* [SOURCE PASSAGE]
#####

Skip to content

mawerty/Codellama-tuning

Repository files navigation

CodeLlama Fine-tuning in Python requests Library

This project explores fine-tuning a CodeLlama model (specifically, codellama/CodeLlama-7b-Python-hf) to become better at generating code examples for the popular Python requests library. I use Parameter-Efficient Fine-Tuning (PEFT) with LoRA to adapt the model.

What's Inside?

  • Fine-tuning: Uses LoRA (via PEFT) and 8-bit quantization for efficient training of CodeLlama-7B-Python.
  • Dataset: A custom dataset (data/) with prompt/completion pairs focused on requests.
  • Training: An interactive Jupyter Notebook (train_model.ipynb) walks through the fine-tuning process.
  • Evaluation: A script (evaluate_model.py) generates code from the fine-tuned 7B model and compares it against the base 7B and 13B Python models.

#####

[Extracted data entries]
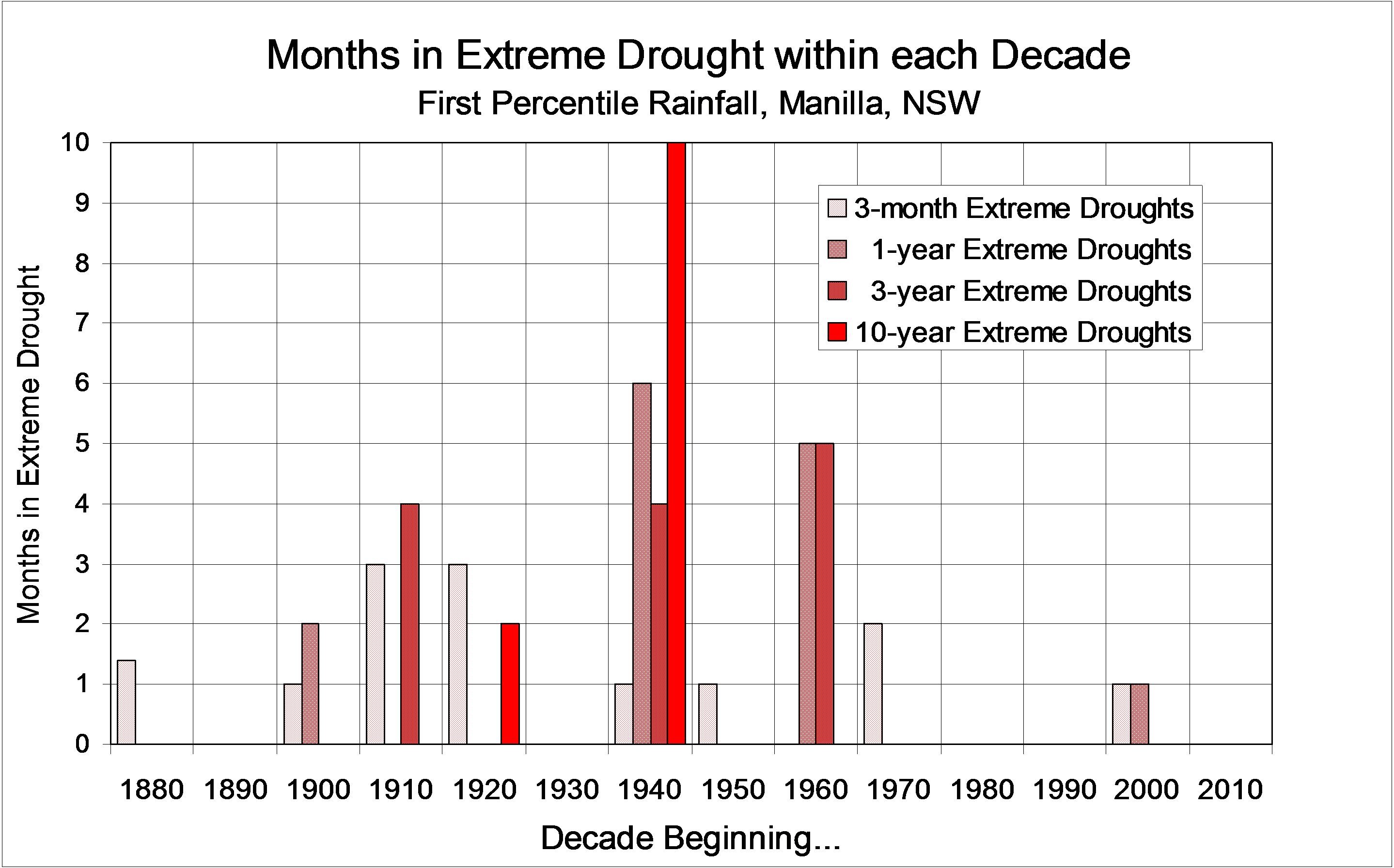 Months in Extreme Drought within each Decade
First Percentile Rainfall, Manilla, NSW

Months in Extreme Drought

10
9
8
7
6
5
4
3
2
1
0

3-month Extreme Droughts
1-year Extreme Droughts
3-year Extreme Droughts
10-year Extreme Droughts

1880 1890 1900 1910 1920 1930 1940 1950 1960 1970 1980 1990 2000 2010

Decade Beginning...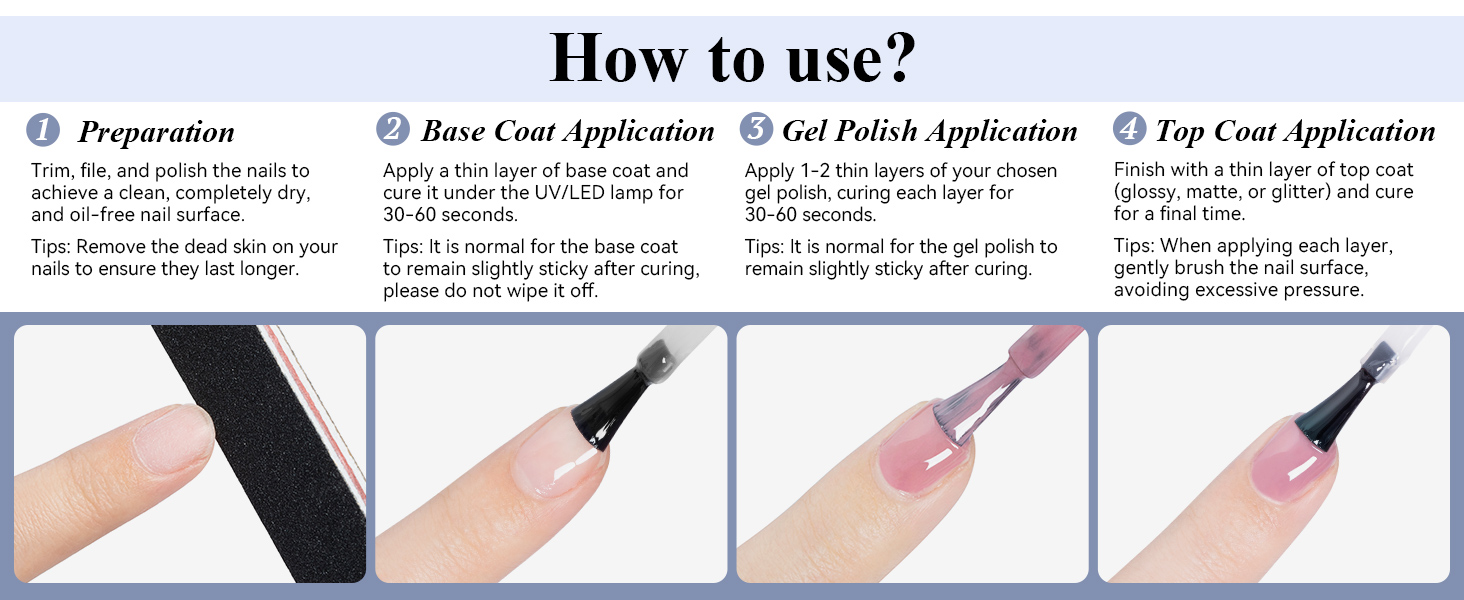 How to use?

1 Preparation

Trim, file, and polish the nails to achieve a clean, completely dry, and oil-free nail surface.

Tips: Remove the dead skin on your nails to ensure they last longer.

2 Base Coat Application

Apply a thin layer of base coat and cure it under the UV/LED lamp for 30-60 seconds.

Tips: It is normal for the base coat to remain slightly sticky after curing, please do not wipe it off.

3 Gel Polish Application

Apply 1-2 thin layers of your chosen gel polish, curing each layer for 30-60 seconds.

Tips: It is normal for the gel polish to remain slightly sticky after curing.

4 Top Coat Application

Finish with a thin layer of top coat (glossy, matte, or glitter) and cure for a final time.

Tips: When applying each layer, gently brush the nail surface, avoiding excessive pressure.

#####

* [DIRECTIONS]
Please extend the README on fine-tuning CodeLlama for the Python requests library, picking up right after its last line.

* [FINAL ANSWER]
  • Metrics: Calculates standard text similarity scores (BLEU, CER, ROUGE-L, ChrF).
  • Analysis: Includes a look at the training loss curve and a discussion of the evaluation results.

Project Structure

.
├── data/
│   ├── train.jsonl           # Training examples
│   └── test.jsonl            # Evaluation examples
├── results/
│   ├── evaluation_metrics_*.json    # Metric scores for each model tested
│   ├── evaluation_outputs_*.jsonl   # Generated code outputs for each model
│   └── learning_curve.png           # Plot of training loss
├── README.md                   # This file
├── requirements.txt
└── generate_plot.ipynb           # Used to generate loss plot
│── evaluate_model.py       # Evaluation script (generates outputs & metrics)
└── train_model.ipynb           # Jupyter Notebook for fine-tuning

Getting Started

  1. Clone the repo:
    git clone https://github.com/mawerty/Codellama-tuning.git
    cd Codellama-tuning
  2. Set up a Python environment: (Using a virtual environment is recommended)
    python -m venv venv
    source venv/bin/activate  # Linux/macOS
    venv\Scripts\activate    # Windows
  3. Install dependencies:
    pip install -r requirements.txt

The Dataset (data/)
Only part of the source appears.